Selected passage:
********************

It’s time for a paradigm shift in Oregon education
After a 70-year wait, Open Enrollment and School Choice are our best opportunity to achieve what Brown v. Board of Education was hoping to achieve in 1954: true education equality. But like in 1954, these groundbreaking measures face vocal opposition.
We must ask ourselves this central question. Is opposition to school choice motivated by a desire to protect funding or by the best interests of children?
Public school funding is a complex formula, but it is tied to enrollment numbers. Higher enrollment equals more dollars. Understandably, no one wants to let go of dollars. The question we need to answer is “are Oregon students well served by the current education system? If not, why are those in the system fighting so hard to protect it?”
Seventy years after Brown v. Board of Education, our public schools continue to be segregated. When our children are tied to their zip codes – as they are here in Oregon – academic redlining is alive and well.

********************

What you should do: Copy the part of the opinion piece on Oregon education starting with "It’s time for" and going on through "face vocal opposition.". The data that comes after this is separate material and has nothing to do with the opinion piece on Oregon education.

********************

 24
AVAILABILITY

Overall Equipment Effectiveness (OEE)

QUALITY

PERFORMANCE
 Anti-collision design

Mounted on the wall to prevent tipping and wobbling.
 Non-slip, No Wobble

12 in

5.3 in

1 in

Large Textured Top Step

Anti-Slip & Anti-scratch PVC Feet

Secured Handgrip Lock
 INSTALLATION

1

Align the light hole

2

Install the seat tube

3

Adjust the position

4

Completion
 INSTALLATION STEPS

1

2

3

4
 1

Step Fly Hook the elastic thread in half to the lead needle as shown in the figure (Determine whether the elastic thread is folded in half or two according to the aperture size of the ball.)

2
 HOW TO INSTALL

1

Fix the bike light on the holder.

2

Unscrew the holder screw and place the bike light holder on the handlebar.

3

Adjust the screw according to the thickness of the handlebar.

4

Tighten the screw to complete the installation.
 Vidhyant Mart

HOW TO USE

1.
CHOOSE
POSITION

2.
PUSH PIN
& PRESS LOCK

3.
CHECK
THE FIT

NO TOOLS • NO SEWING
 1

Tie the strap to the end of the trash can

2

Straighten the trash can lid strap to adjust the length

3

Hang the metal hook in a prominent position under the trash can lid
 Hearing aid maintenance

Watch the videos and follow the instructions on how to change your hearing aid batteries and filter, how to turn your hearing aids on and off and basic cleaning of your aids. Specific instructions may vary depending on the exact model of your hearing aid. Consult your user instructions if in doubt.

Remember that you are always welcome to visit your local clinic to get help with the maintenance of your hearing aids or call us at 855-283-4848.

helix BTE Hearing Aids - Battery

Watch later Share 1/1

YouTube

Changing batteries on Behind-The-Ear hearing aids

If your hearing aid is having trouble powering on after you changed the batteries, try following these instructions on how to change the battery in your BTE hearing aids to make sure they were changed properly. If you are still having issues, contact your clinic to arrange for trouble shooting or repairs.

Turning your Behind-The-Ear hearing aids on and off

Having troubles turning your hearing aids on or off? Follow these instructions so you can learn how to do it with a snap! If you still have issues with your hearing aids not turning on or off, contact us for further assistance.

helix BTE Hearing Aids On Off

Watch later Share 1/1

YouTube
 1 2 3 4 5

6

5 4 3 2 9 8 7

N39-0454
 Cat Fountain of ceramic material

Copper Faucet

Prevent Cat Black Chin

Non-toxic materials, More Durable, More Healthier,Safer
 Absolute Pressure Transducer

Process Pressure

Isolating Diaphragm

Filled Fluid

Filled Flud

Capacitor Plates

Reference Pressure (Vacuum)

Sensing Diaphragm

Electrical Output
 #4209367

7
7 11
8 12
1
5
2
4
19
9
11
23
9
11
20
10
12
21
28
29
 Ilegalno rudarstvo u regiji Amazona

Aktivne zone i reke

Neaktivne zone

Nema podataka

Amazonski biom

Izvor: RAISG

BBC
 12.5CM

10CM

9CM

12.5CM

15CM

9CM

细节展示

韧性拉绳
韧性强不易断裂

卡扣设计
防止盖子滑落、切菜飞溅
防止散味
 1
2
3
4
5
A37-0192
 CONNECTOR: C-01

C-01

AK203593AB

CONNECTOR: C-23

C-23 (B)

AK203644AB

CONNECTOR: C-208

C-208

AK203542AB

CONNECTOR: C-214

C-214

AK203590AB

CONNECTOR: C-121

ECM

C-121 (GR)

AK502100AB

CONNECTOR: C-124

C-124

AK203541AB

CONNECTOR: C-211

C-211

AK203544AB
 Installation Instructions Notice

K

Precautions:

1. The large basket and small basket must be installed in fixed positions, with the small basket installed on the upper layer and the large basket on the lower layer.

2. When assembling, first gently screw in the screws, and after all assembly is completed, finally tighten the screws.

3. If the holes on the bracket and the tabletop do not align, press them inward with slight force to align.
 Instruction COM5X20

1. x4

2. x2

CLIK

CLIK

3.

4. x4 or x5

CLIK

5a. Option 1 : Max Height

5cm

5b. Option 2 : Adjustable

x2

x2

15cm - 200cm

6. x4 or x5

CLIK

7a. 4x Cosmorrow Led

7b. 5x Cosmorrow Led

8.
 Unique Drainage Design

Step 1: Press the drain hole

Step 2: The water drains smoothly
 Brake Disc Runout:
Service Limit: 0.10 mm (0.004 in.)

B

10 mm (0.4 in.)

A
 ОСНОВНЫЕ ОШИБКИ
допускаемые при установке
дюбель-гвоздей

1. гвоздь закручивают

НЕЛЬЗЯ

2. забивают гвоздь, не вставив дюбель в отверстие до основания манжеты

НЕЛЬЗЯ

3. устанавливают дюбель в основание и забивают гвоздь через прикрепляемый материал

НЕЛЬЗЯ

********************

Answer for the task:
It’s time for a paradigm shift in Oregon education
After a 70-year wait, Open Enrollment and School Choice are our best opportunity to achieve what Brown v. Board of Education was hoping to achieve in 1954: true education equality. But like in 1954, these groundbreaking measures face vocal opposition.